Quantitative chart reasoning data:
*** Begin section ***

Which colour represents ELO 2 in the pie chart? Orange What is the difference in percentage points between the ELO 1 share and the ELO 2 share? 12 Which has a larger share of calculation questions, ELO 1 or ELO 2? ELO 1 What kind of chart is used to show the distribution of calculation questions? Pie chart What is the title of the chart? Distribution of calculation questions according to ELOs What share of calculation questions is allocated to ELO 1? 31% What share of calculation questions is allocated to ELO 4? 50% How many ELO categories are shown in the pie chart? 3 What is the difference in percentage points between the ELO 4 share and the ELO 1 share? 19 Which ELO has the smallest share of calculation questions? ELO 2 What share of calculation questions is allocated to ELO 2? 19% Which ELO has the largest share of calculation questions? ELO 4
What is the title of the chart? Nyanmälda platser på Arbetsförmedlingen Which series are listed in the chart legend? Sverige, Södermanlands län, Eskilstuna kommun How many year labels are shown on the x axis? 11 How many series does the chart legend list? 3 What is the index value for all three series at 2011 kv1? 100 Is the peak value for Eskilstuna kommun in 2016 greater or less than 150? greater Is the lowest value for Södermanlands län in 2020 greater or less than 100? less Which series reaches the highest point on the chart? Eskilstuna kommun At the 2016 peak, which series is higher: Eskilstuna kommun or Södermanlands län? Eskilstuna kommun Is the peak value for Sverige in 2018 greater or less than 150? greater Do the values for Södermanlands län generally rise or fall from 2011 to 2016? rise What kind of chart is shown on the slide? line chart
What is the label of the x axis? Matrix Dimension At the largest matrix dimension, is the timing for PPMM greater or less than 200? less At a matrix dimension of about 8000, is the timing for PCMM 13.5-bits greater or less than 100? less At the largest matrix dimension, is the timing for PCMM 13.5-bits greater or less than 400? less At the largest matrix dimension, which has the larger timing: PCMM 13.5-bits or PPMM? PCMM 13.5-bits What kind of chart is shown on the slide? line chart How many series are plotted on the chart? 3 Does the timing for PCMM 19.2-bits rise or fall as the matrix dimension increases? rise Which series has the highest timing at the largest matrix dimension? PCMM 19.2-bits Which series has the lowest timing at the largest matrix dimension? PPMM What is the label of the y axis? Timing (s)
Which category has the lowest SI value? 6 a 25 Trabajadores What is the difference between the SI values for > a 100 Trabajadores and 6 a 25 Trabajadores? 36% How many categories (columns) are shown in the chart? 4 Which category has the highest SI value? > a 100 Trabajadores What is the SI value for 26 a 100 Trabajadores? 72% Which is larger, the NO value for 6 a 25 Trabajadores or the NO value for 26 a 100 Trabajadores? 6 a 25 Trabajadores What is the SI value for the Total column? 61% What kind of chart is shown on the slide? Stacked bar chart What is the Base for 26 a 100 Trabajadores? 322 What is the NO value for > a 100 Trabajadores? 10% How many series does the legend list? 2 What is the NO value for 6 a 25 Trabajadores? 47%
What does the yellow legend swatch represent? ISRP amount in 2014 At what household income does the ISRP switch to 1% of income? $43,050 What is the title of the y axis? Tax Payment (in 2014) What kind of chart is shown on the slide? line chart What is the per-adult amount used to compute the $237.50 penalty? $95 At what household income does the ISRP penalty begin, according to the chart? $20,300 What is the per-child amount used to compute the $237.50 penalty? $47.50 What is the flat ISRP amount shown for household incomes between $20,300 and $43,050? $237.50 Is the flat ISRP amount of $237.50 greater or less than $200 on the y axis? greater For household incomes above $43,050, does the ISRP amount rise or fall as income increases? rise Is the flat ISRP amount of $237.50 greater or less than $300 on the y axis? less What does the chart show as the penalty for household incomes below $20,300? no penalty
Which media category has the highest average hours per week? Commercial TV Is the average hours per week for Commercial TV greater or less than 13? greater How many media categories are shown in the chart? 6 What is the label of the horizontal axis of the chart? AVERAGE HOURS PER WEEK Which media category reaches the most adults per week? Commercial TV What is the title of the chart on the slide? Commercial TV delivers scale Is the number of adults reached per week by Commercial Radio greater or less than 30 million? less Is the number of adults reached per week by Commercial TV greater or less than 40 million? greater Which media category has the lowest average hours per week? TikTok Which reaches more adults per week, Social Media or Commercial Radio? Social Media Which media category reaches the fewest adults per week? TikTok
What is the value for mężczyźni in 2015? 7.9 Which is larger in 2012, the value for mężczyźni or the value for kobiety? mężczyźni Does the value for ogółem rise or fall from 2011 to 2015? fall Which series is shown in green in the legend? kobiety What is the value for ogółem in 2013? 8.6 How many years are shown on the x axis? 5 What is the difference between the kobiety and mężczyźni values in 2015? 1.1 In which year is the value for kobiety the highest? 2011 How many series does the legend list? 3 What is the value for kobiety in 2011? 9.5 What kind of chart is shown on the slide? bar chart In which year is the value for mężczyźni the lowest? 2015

*** End section ***

§ **Work to be completed**: How many of the lines above contain the word "increases"? Give only the number.

§ **Response box**: 2